Can not get urllib.urlopen to work

Wed Oct 27 19:22:33 EDT 2004

Sean Berry wrote:

> A few years back I needed to get information about the weather based on
zip
> code.  I used to use weather.com but they fixed the hole.  They made any
> port 80 request forward to another address, which in turn forwarded you to
> the original request.  So if you west to www.weather.com, it would forward
> you to www2.weather.com, then back to www.weather.com.  The index page at
> www.weather.com would then check the referrer to see if it came from
> www2.weather.com.  If the referrer was correct, then you got the page
> content.  If it was wrong, there was no page.
>
> Similarly, www2.weather.com would check to see that the referrer was
> www.weather.com... so there was no way around it.

Au contraire, monsieur...  there is no reason I can't set the referrer
header (using httplib).

> I use another method to protect my programs... but it still does the same
> thing ultimatly... stops people from using my programs.

    It is a level of discouragement, and may be sufficient to stop the
simplest of abuses, but the reality is that, given enough work, one can have
their Python program recreate any HTTP transaction or series of transactions
needed. If you want to redirect me to a dynamically generated URL, fine...
I'll read the Location header and go there, if you want to set a cookie
there, fine, I'll read the Set-Cookie header, set it, then return it to you,
just as a browser does. If you want to check the User-Agent, I can send
headers that look exactly like what MSIE or any other browser would send.
You can make it difficult, no doubt, and doing so may be a wise thing to do,
but it is wrong to say that just becasue A sends you to B, and B refers you
back to A, there is no way around it.

    I am currently doing exactly this sort of thing, but not to abuse
others' work. We pay for a service where data is published on a web site.

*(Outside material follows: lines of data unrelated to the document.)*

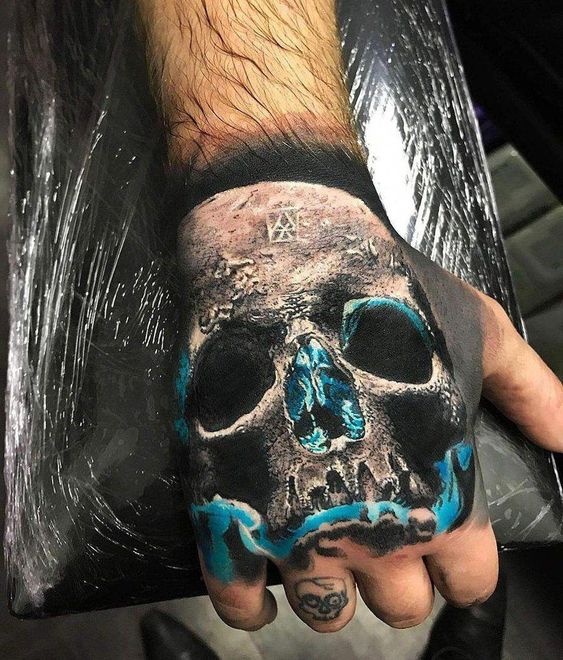 en la mano 8 - tatuajes en la mano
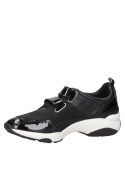 zapatilla negra casual de mujer Pollini C101, tendencia en moda urbana femenina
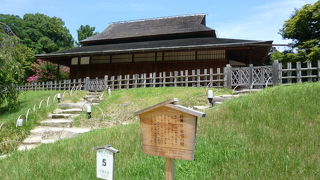 築庭した池田綱政能が能を振る舞ったところ！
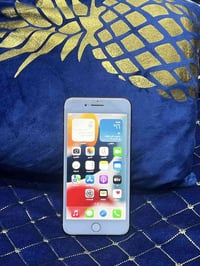 آيفون ٧ • ذاكرة ١٢٨ • بطارية ١٠٠%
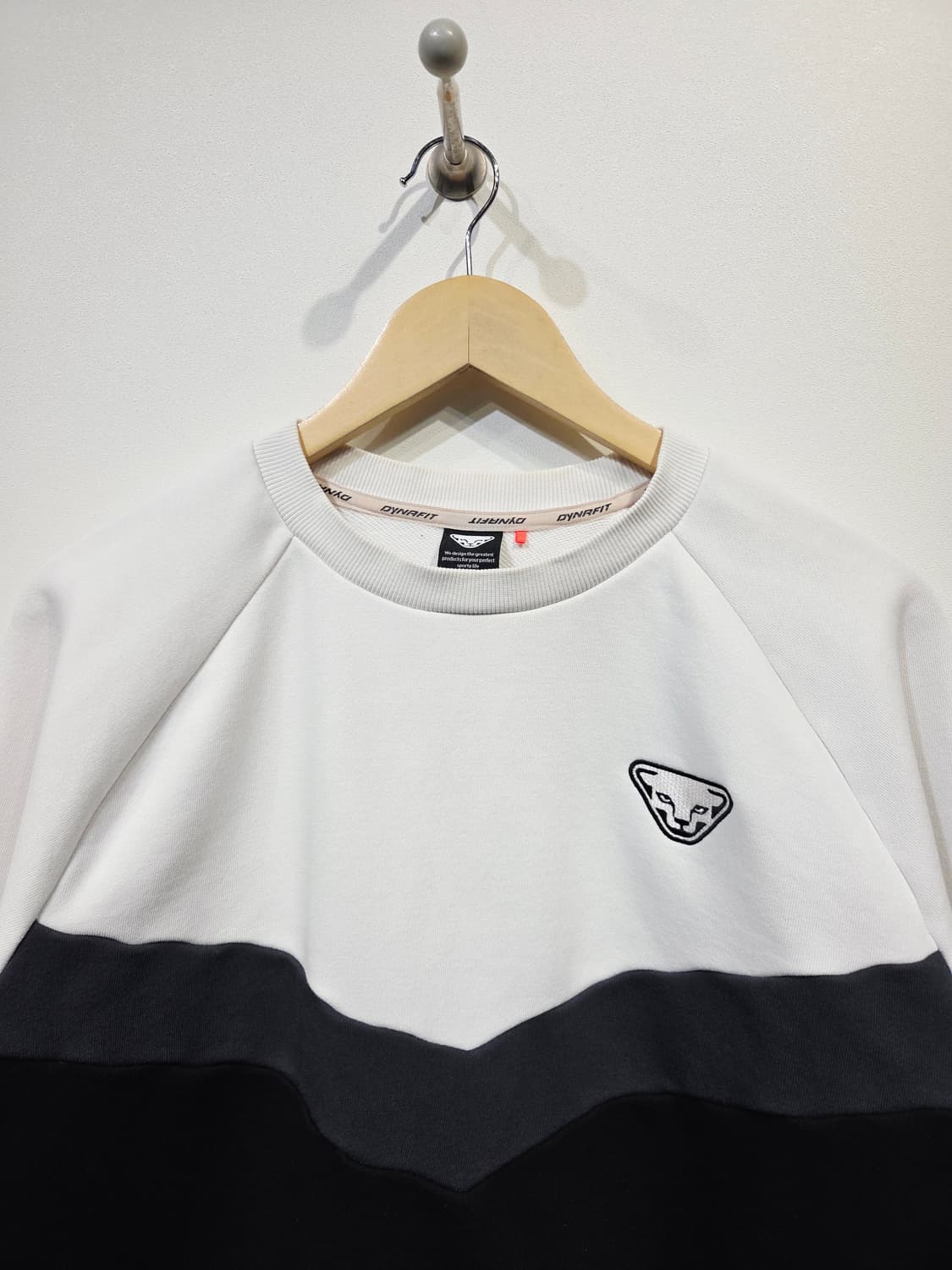 DYNAFIT 다이나핏 설표 로고 3단 배색 맨투맨 상품이미지3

We
need to get at this data several times an hour, 24X7. There is a login page,
and one or more HTML forms that must be filled out and submitted, and
cookies set and checked to get to the pages that contain the data we need.
It was not designed to be machine read, but that doesn't mean reading it in
an automated manner is "wrong" or abusive - we're paying for that data, they
just happen to present it in a format that's not all that conducive to
automated machine parsing. Fine, I'll do the extra work to get at it in that
manner.

    I suppose you could meter the number of requests that a particular IP is
making or something on the server side, and there isn't much that can be
done on the requester's end. With access to several machines, though, even
this hurdle could be cleared.

    So, anyway, if the OP wants to get more sophisticated about automated
surfing, check out the httplib module:
http://docs.python.org/lib/module-httplib.html

    FYI... www.dictionary.com loads (for me, now) through a simple telnet
request:

ej at sand:~/src/python> telnet www.dictionary.com 80
Trying 66.161.12.81...
Connected to www.dictionary.com.
Escape character is '^]'.
GET / HTTP/1.0

HTTP/1.1 200 OK
Date: Wed, 27 Oct 2004 22:57:49 GMT
Server: Apache
Cache-Control: must-revalidate
Expires: Mon, 26 Jul 1997 05:00:00 GMT
Last-Modified: Wed, 27 Oct 2004 22:58:07 GMT
Pragma: no-cache
Connection: close
Content-Type: text/html

<!DOCTYPE HTML PUBLIC "-//W3C//DTD HTML 4.01 Transitional//EN"
"http://www.w3.org/TR/1999/REC-html401-19991224/loose.dtd">
<html>

<snip!>

HTH,
-ej